Monday, June 04, 2007

Money Market Fund

Dear Mr Tan

Please explain what's the difference between the Money Market Fund and ordinary shares. I have to buy at bid price which is very much like buying share from the market.

How is the yield (of about 3%) calculated? Some good shares provide higher yields.

Fixed deposit rate is too low. I wish to look for other investments that allow me to get easy access to my money.

---------------------

REPLY:

The money market fund is invested in money market investments, such as short term bonds and certificates of deposits. These investments currently yield about 3% per annum, and are usually for durations of less than 1 year.

When you invest in the money market, you buy units at its unit price (or net asset value). The unit price changes everyday according to the value of its underlying investments.

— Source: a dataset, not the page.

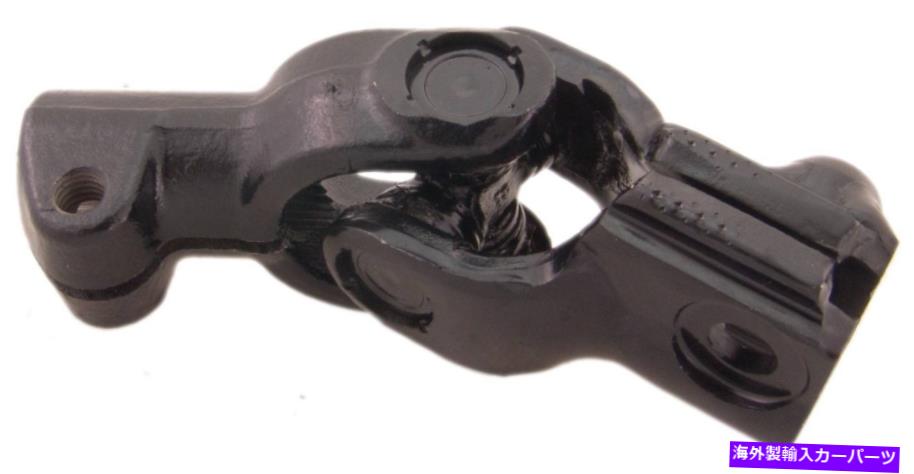 Steering Shaft ステアリングコラムジョイントアセンブリ上部FEBEST ASN-FX35 OEM 48080-CG000 Steering Column Joint Assembly Upper Febest ASN-FX35 Oem 48080-CG000【並行輸入品】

If you measure change in the unit price over a few weeks, you will probably find that the annualised yield is about 3% per annum. This yield may change according to the underlying investments.

The manager of the fund will take a small charge (usually less than 0.5% per annum) from the fund. Hence, you will get the net yield.

For the money market fund managed by NTUC Income, the annual charge is 0.25% per annum. There is no transaction cost or sales charge when you buy or sell the units.

1 comment:

Anonymous said...

I noticed that the money market fund has not increased in price in 2 weeks?